GIVEN REQUEST. Reproduce verbatim the portion of the childhood video game recollection that begins with the words containing "-Sandra Dodd" and ends with "console video game.".

SELECTED EXTRACT.
When a child finds something stimulating and fascinating and the parent declares it worthless, the child thinks less of the parent.”
-Sandra Dodd
One day, when I was eight, my father brought home a surprise: a Nintendo video game system, handed down to him by an old friend. I hovered about in a state of mingled agitation, excitement, and curiosity as he struggled to connect the ancient machine to our television and tweak it to his satisfaction. Finally the setup was deemed sufficient, and I was allowed to step forward and, for the first time ever, try my hand in a real, console video game.

DATA LINES.
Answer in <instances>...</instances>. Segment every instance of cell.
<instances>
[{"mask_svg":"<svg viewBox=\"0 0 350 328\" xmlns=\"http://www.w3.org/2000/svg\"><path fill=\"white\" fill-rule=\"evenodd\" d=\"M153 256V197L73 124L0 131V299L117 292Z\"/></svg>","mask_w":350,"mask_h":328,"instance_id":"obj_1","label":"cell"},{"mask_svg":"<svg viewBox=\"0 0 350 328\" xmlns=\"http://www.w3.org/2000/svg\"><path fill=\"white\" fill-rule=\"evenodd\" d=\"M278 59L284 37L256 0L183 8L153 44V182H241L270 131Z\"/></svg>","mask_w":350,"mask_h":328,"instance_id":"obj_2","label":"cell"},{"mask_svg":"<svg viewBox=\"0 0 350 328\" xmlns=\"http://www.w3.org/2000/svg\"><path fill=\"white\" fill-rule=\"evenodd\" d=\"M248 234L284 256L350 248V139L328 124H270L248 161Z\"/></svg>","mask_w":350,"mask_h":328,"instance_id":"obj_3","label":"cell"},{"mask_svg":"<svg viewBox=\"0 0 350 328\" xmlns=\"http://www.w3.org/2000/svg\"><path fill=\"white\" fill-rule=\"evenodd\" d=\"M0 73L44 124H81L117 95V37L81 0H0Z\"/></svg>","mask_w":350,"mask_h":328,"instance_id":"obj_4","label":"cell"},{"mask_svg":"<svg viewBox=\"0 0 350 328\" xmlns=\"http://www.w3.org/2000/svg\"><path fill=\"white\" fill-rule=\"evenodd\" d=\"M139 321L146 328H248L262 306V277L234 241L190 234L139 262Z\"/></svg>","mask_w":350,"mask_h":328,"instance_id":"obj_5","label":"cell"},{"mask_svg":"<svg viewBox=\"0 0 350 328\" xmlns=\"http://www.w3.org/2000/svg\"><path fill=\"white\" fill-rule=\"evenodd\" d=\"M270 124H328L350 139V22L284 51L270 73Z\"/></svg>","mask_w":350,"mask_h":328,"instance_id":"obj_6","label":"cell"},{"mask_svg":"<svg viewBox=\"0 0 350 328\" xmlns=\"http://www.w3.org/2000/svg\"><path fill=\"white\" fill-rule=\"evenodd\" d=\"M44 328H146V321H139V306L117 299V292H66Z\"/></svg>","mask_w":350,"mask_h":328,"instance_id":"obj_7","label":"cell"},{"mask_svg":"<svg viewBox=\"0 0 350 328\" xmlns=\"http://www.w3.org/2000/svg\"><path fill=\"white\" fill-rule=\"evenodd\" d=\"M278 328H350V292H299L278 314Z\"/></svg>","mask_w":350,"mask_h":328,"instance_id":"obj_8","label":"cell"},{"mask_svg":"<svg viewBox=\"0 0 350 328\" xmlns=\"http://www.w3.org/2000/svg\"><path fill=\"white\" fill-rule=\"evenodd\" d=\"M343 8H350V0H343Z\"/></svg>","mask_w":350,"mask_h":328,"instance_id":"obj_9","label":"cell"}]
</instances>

PROBLEM SOLUTION.
-Sandra Dodd
One day, when I was eight, my father brought home a surprise: a Nintendo video game system, handed down to him by an old friend. I hovered about in a state of mingled agitation, excitement, and curiosity as he struggled to connect the ancient machine to our television and tweak it to his satisfaction. Finally the setup was deemed sufficient, and I was allowed to step forward and, for the first time ever, try my hand in a real, console video game.